The Top Secret order authorising the first-ever Special Air Service (SAS) operation will be revealed today as part of a diary hidden away by the regiment for more than six decades.
It is included in a giant scrapbook, the SAS War Diary 1941-1945, containing orders, photographs, personal recollections, hand-drawn maps and newspaper cuttings, that is being released publicly to mark the regiment's 70th anniversary.
The order to the founder of the SAS, Captain David Stirling, begins: "Your force will consist of 54 men from 'L' Sec 1 S.A.S Bde. Your primary task is to raid both aerodromes... destroying as many aircraft as possible."
Military historian Gordon Stevens, one of the few people to interview the late Colonel Stirling, said: "So few people knew about the diary. Even within the regiment only a handful of people even knew it existed."
Mr Stevens, with publisher Martin Morgan, convinced the SAS Regimental Association to release the book.
"I was making a film about the SAS, during which I heard about this diary," explained Mr Morgan. "It was six months before I got to see it and six seconds to decide it should be published. It was another six months before I could persuade the regimental association it was a good idea."

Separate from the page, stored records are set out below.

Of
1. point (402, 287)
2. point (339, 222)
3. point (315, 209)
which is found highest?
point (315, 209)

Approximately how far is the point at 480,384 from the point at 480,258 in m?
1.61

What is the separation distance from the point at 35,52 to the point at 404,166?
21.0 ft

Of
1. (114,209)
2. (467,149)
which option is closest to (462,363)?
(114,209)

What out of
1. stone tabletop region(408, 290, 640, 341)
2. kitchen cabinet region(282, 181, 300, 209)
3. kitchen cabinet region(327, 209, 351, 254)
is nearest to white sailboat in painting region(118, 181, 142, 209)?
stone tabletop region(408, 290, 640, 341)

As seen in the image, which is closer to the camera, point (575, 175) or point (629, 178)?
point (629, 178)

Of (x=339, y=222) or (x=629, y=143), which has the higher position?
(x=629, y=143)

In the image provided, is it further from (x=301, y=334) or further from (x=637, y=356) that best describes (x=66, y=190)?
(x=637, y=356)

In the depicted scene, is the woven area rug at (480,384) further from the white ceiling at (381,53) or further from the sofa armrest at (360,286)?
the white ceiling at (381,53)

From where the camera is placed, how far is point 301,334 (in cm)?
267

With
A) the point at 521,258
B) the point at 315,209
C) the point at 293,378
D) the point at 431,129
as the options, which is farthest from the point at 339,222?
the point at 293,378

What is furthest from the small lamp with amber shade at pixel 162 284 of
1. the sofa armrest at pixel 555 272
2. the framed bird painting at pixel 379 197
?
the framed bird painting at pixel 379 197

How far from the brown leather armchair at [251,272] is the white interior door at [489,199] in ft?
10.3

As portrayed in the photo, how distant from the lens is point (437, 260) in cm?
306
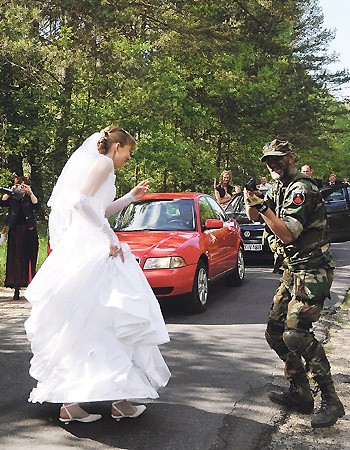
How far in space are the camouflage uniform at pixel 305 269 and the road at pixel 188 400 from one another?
62 centimetres

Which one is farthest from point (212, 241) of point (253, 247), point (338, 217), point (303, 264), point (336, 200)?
point (336, 200)

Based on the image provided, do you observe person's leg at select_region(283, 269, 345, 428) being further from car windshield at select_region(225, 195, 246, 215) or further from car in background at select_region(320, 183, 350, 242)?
car in background at select_region(320, 183, 350, 242)

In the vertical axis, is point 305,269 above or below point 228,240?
above

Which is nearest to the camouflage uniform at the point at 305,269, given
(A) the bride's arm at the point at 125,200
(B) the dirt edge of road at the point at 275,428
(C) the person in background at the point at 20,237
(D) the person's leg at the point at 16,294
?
(B) the dirt edge of road at the point at 275,428

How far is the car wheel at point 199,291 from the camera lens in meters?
9.36

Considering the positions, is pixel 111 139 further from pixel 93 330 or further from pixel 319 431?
pixel 319 431

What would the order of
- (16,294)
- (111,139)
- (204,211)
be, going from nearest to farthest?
(111,139) → (204,211) → (16,294)

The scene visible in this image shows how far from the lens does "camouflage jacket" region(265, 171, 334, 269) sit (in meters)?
4.68

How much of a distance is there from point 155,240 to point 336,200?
32.0 ft

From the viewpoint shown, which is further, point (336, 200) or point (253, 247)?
point (336, 200)

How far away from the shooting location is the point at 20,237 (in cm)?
1115

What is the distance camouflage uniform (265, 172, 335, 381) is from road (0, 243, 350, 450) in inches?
24.6

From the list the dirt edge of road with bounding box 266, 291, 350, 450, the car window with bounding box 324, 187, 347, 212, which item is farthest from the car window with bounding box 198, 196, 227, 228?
the car window with bounding box 324, 187, 347, 212

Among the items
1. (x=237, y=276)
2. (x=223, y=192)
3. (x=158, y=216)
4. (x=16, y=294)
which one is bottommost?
(x=16, y=294)
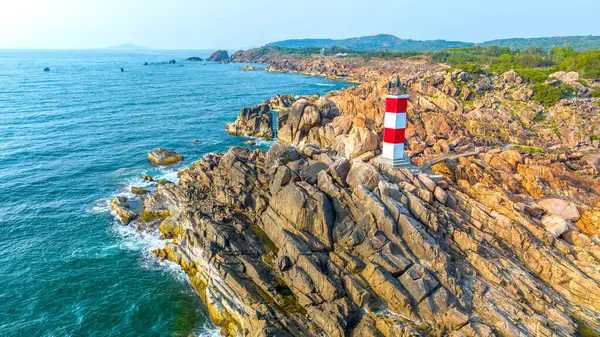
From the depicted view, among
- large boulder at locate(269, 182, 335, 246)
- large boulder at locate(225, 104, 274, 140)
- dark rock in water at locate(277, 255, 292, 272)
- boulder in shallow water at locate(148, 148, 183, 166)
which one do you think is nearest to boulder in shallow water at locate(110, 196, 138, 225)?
boulder in shallow water at locate(148, 148, 183, 166)

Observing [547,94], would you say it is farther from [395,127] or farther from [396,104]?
[396,104]

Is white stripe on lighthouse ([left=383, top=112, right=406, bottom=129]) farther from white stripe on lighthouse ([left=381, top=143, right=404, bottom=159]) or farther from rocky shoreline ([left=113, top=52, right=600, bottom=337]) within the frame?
rocky shoreline ([left=113, top=52, right=600, bottom=337])

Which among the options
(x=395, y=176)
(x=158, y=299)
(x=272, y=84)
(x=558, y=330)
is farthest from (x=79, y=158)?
(x=272, y=84)

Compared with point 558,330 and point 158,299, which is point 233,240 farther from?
point 558,330

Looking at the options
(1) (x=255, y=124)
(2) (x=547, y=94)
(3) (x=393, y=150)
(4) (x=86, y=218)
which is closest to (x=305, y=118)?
(1) (x=255, y=124)

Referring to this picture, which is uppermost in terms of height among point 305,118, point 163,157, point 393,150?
point 393,150

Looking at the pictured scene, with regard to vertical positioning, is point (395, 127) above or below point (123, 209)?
above
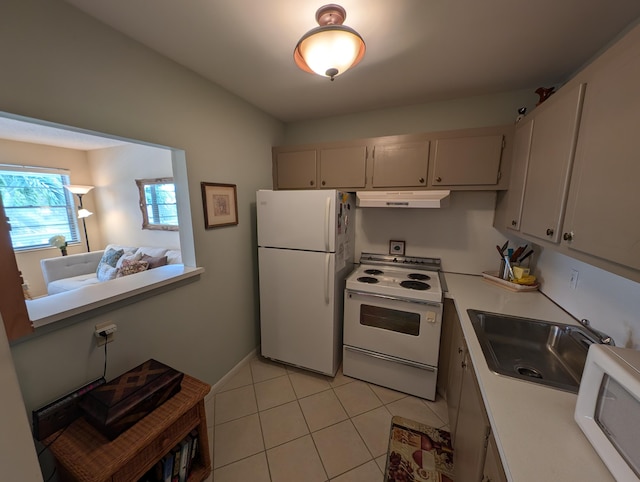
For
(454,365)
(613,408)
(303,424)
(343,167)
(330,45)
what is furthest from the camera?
(343,167)

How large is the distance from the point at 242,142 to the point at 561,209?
2213mm

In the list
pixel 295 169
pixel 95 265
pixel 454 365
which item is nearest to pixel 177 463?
pixel 454 365

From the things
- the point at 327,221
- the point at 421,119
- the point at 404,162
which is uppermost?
the point at 421,119

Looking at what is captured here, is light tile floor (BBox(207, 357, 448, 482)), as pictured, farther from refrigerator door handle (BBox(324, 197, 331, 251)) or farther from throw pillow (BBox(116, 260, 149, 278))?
throw pillow (BBox(116, 260, 149, 278))

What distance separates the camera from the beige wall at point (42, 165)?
359cm

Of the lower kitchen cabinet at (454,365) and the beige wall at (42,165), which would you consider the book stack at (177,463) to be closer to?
the lower kitchen cabinet at (454,365)

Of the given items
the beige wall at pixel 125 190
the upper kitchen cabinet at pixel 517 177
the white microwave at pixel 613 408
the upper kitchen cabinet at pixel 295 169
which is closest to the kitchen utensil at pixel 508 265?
the upper kitchen cabinet at pixel 517 177

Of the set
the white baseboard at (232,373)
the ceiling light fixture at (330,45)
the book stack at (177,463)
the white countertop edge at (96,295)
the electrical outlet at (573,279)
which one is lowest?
the white baseboard at (232,373)

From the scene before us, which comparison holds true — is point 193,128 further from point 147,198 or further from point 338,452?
point 147,198

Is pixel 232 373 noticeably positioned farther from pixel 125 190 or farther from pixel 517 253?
pixel 125 190

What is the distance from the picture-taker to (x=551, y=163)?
4.10 ft

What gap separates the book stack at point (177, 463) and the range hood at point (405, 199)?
79.1 inches

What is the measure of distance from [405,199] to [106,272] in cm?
421

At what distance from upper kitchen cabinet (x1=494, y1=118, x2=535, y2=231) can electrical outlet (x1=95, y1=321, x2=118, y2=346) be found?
254cm
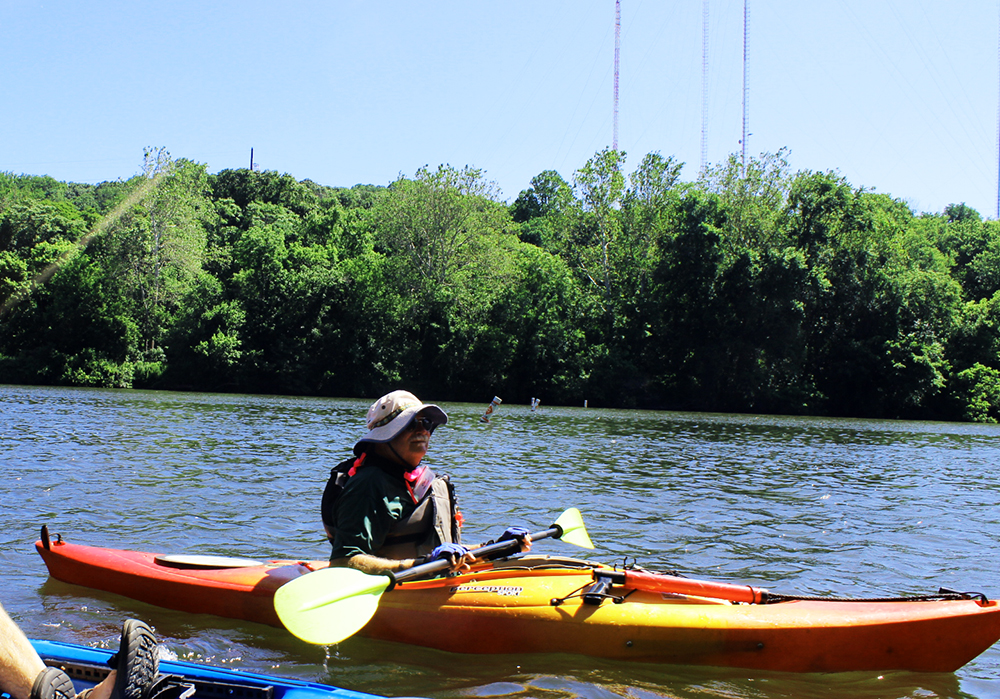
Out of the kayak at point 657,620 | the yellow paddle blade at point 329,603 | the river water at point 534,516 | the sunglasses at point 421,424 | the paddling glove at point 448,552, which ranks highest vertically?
the sunglasses at point 421,424

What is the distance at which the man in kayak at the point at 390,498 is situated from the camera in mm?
4121

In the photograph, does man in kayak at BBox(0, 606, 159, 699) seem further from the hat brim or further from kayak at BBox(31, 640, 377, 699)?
the hat brim

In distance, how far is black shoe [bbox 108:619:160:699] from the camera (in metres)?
2.57

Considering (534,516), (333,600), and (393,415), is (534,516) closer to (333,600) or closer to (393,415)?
(393,415)

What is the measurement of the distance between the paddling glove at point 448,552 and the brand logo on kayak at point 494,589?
41cm

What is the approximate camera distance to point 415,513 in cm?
434

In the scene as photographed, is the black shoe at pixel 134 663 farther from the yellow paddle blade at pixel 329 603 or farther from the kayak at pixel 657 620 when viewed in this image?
the kayak at pixel 657 620

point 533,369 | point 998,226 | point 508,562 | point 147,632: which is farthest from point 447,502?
point 998,226

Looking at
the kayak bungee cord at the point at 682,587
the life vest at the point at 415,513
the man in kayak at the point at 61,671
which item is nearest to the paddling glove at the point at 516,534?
the life vest at the point at 415,513

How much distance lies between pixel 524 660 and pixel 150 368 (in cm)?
3755

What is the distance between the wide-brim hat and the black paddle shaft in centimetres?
64

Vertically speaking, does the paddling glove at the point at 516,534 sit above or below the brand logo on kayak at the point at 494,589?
above

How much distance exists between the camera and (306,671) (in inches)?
177

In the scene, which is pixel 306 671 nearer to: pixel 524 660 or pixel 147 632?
pixel 524 660
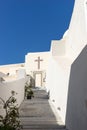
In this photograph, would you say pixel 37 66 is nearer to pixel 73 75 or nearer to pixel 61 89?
pixel 61 89

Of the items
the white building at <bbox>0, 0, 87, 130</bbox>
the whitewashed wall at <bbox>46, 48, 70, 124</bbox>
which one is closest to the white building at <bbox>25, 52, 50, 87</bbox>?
the white building at <bbox>0, 0, 87, 130</bbox>

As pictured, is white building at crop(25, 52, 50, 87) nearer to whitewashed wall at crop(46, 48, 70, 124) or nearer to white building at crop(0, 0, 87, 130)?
white building at crop(0, 0, 87, 130)

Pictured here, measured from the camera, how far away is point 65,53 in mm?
14695

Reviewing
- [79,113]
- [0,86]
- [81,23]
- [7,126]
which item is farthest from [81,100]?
[81,23]

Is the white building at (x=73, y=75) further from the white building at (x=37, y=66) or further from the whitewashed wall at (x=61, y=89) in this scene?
the white building at (x=37, y=66)

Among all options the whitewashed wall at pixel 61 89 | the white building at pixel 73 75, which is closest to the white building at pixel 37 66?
the white building at pixel 73 75

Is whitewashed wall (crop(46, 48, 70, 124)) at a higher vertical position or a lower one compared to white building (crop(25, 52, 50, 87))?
lower

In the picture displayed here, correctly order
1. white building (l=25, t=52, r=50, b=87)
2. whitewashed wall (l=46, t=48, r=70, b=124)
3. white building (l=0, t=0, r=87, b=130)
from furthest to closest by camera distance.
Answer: white building (l=25, t=52, r=50, b=87) → whitewashed wall (l=46, t=48, r=70, b=124) → white building (l=0, t=0, r=87, b=130)

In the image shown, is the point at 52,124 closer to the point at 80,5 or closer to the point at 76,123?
the point at 76,123

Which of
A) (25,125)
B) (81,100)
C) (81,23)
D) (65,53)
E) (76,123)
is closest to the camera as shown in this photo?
(81,100)

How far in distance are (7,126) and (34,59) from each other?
74.0ft

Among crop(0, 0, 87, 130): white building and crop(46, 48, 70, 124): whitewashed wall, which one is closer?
crop(0, 0, 87, 130): white building

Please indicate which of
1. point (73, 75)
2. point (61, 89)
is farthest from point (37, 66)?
point (73, 75)

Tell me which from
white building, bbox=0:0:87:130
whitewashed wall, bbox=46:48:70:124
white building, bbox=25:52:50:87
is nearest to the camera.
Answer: white building, bbox=0:0:87:130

The original diary was contained in a giant, leather-bound scrapbook that had been "liberated" from the Nazis. With many pages still blank, the historians added other unseen documents from the regiment and scanned them all to create 5,000, limited edition copies. As faithful as possible to the original, the copies are bound in leather with brass fixings and the pages have been scanned on to heavy paper to replicate the yellowing originals, making the 600-page book a 30lb tome. The only change has been that – apart from a limited 500 given to former SAS members – the Nazi logos on the German bindings have not been replicated.
Inside is an amazing insight into the birth of the SAS – as well as the origins of the Special Boat Squadron (SBS). Interspersed between tales of daring are original typed lists of soldiers killed, injured or captured, giving an unembellished account of their losses. Other lists include the names of men who would go on to become military legends, such as Lt (later Lt Col) Robert "Paddy" Mayne.
The account of the first operation in November 1941, when Stirling was determined to parachute in despite all odds, describes how it ended in disaster with only a third of the men making it out alive, beaten not by the enemy but by the desert. Without faltering, small groups went on to complete three more raids, destroying 88 German and Italian planes.
"The problem we had making it was that everyone who worked on it – graphic artists, printers and hand collators – stopped work and started reading," said Mr Morgan.
"We have had tremendous support and access from the regimental association in order to make this the most complete history we possibly could."
At a time when the regiment has suffered casualties in Iraq and Afghanistan, the books are to be sold to benefit its welfare fund. The war diary copies will be sold for £975, with 550 special editions, signed by original soldiers as well as recent Victoria Cross recipients, at up to £2,500.